The first steps in diagnosis of a neuromuscular disease are usually an in-office physical examination and family history, with some simple tests to distinguish spinal muscular atrophy (SMA) from similar conditions (such as muscular dystrophy).
The doctor may order a blood test for an enzyme called creatine kinase (CK), an enzyme that leaks out of muscles that are deteriorating. This is a nonspecific test because CK levels are elevated in many neuromuscular diseases, but it’s often useful anyway. High blood CK levels aren’t harmful in and of themselves, but they do indicate that muscle damage has occurred.
The doctor probably will recommend genetic testing if SMA is suspected, because this is the least invasive and most accurate way to diagnose chromosome 5-related SMA (types 1-4). Genetic testing requires only a blood sample. However, it has implications for the whole family that must be considered (see Causes/Inheritance).
Genetic tests are available for chromosome 5-related SMA and for some of the other forms of SMA. See Athena Diagnostics, a Massachusetts company that offers genetic testing for many neuromuscular diseases, including SMA; and Gene Tests, a website supported by the National Center for Biotechnology Information and sponsored by the University of Washington-Seattle, that lists available genetic tests.

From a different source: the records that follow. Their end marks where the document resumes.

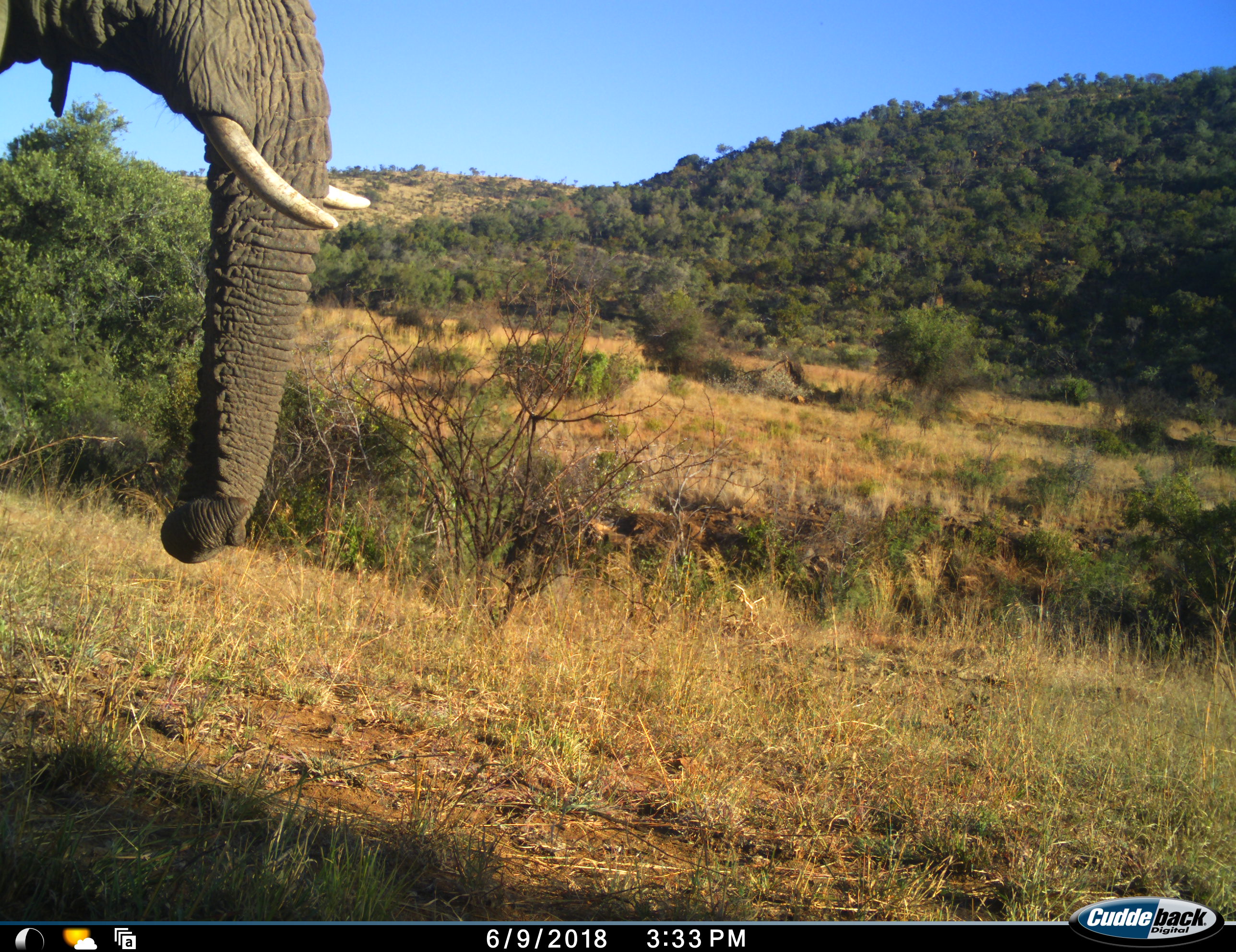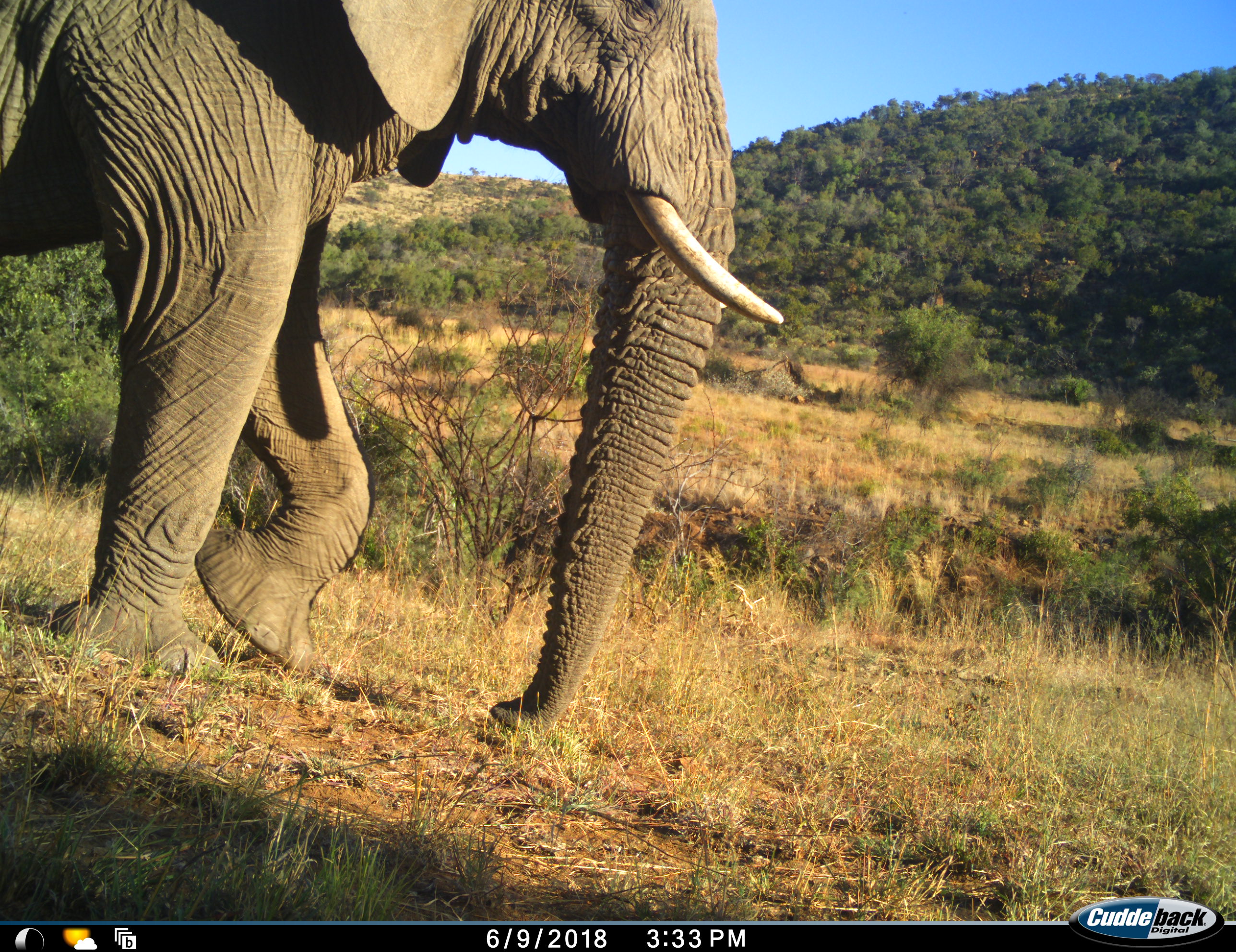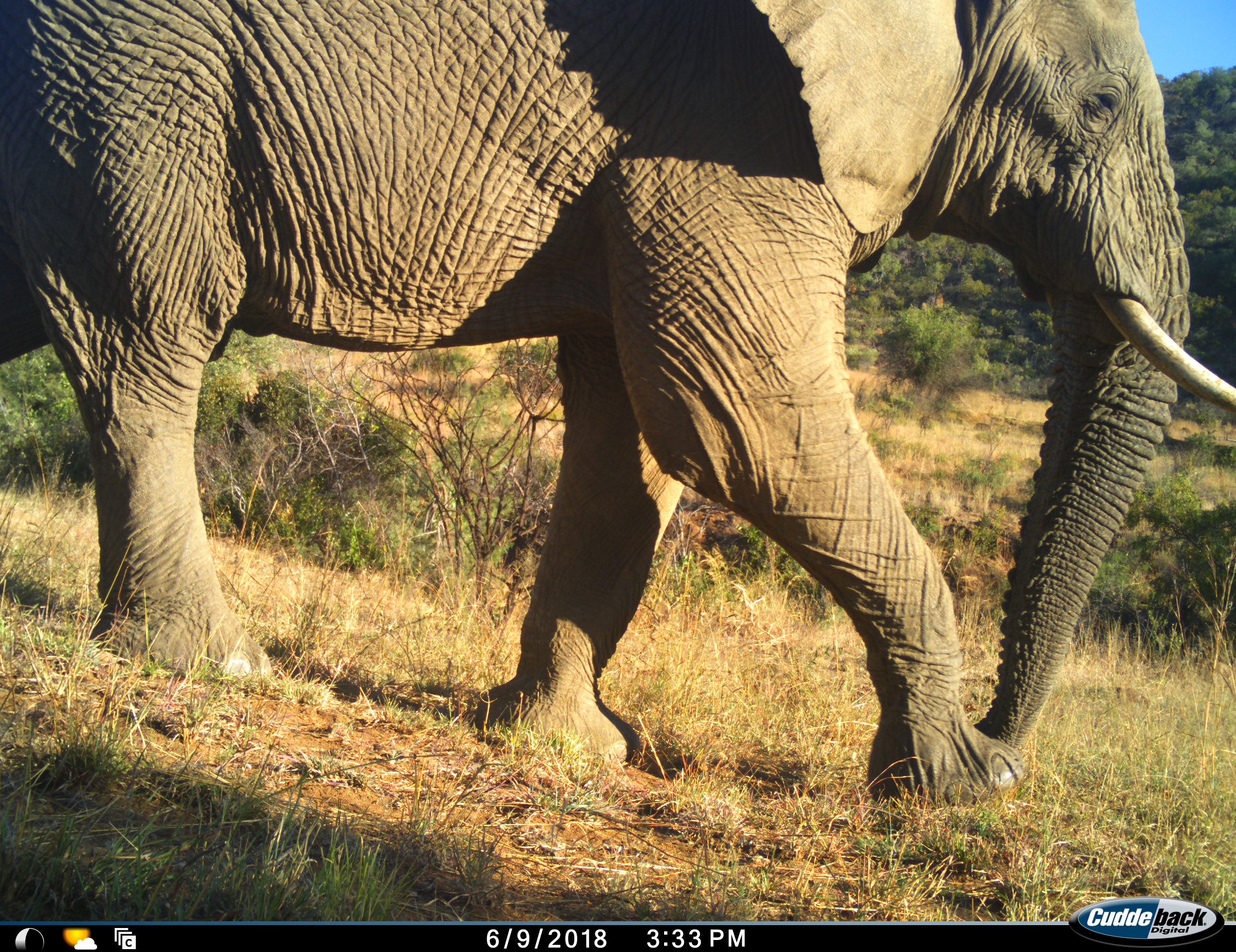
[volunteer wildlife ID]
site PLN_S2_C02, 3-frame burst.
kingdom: Animalia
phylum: Chordata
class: Mammalia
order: Proboscidea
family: Elephantidae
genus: Loxodonta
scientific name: Loxodonta africana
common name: african bush elephant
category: elephant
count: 1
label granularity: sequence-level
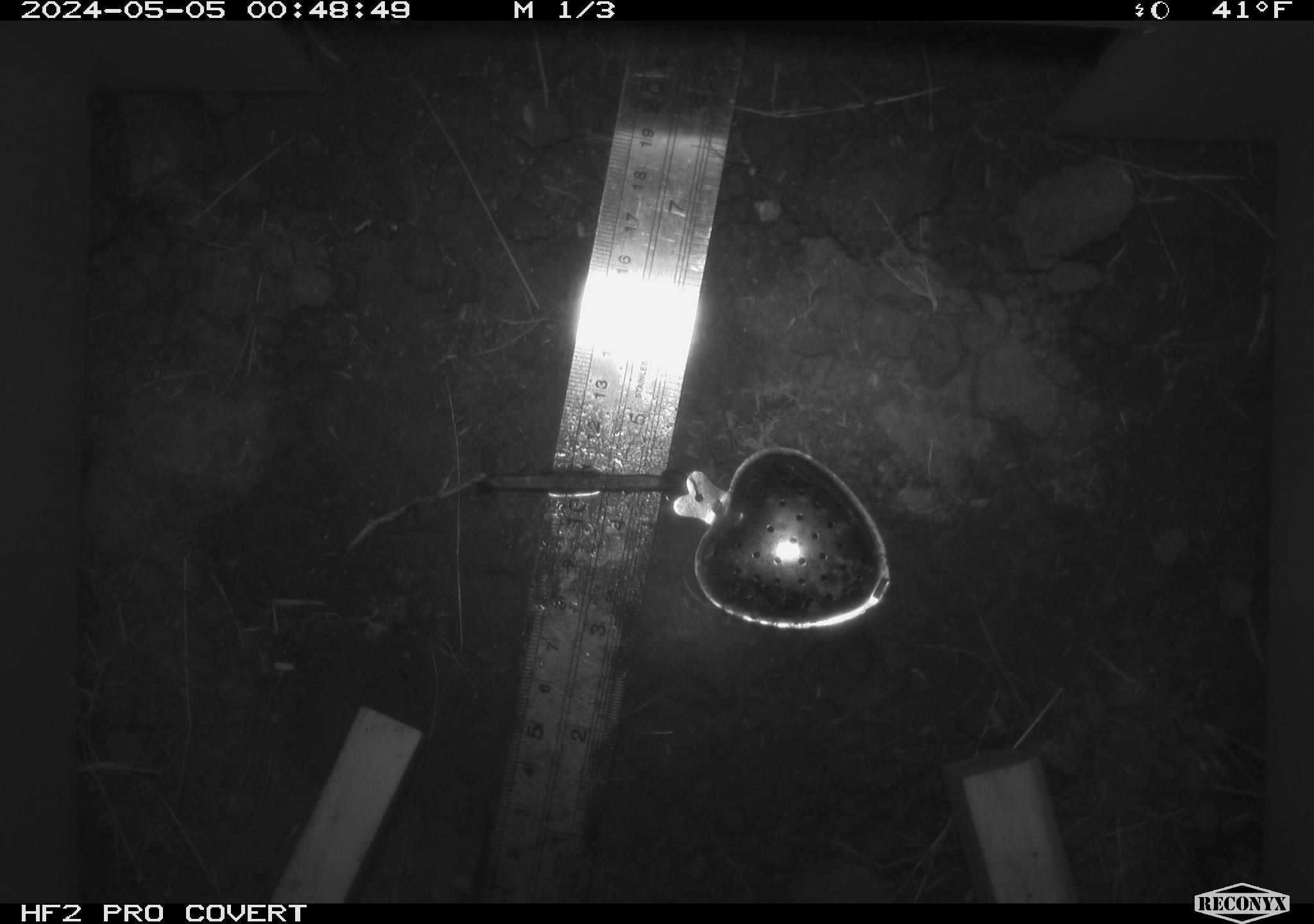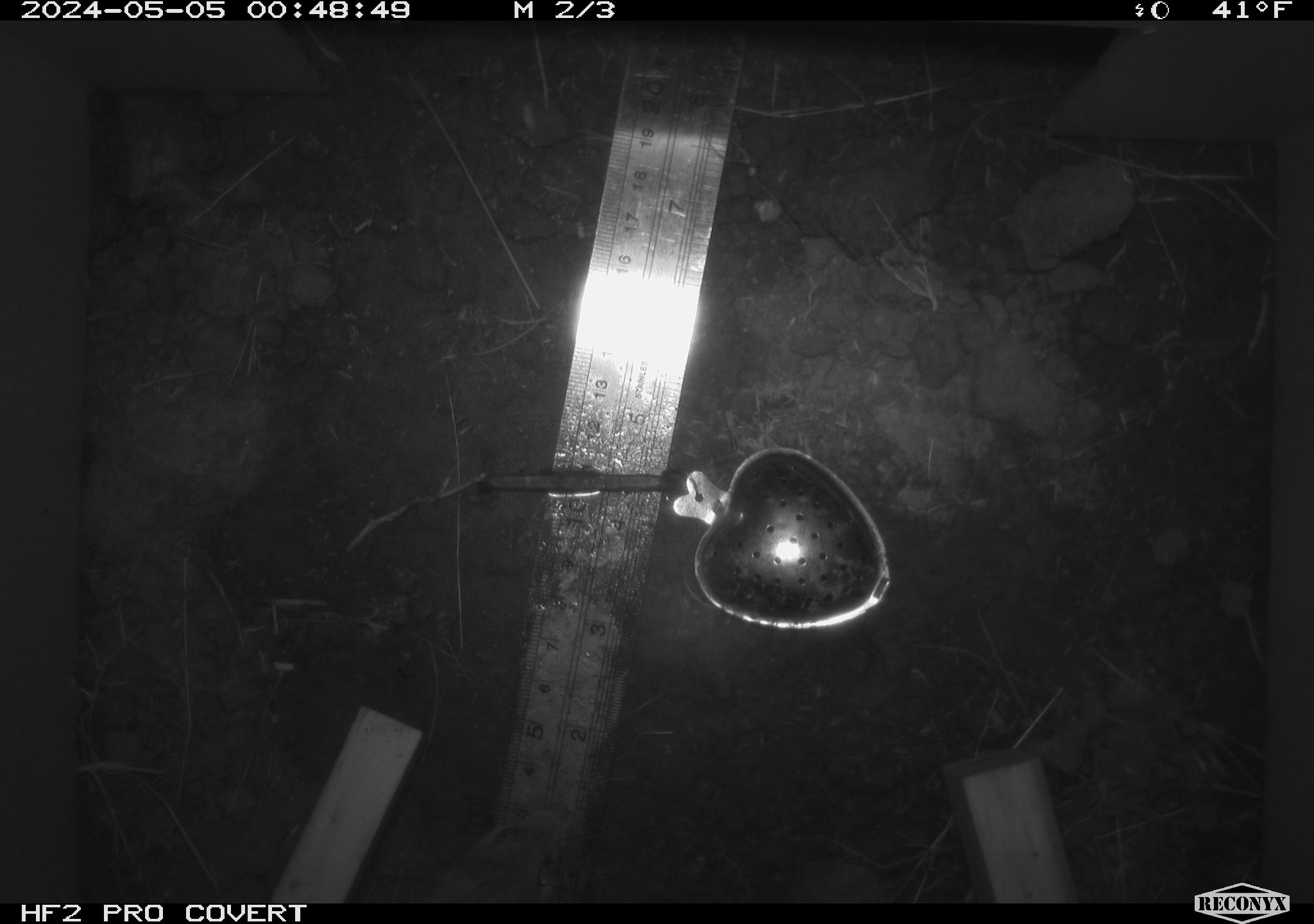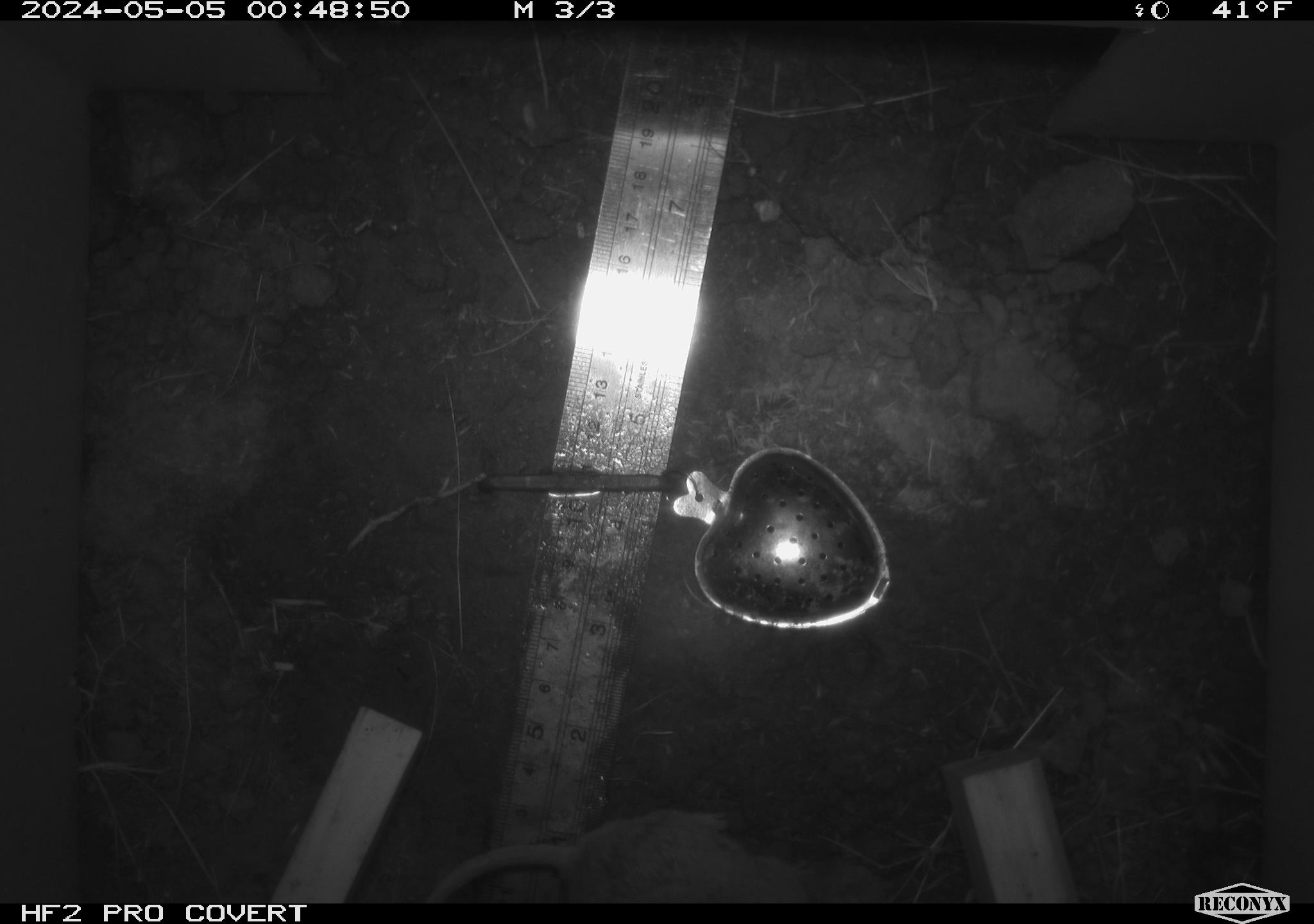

Reliability and specificity of genetic tests are improving, and the number of tests available is expanding rapidly as knowledge and technology improve. For more on getting a definitive genetic diagnosis, see The Genie's Out of the Bottle: Genetic testing in the 21st century. Your MDA clinic team can guide you toward the right type of genetic testing for your situation.
In rare cases, doctors may order a muscle biopsy, which involves taking a small sample of muscle tissue, usually from the thigh, and looking at it under a microscope.
Other tests sometimes used to diagnose SMA include one that measures nerve conduction velocity — the speed with which signals travel along nerves — and one that measures the electrical activity in muscle, called anelectromyogram, or EMG. Nerve conduction velocity tests involve sensations that feel like mild electric shocks, and EMGs require that short needles be inserted in the muscles.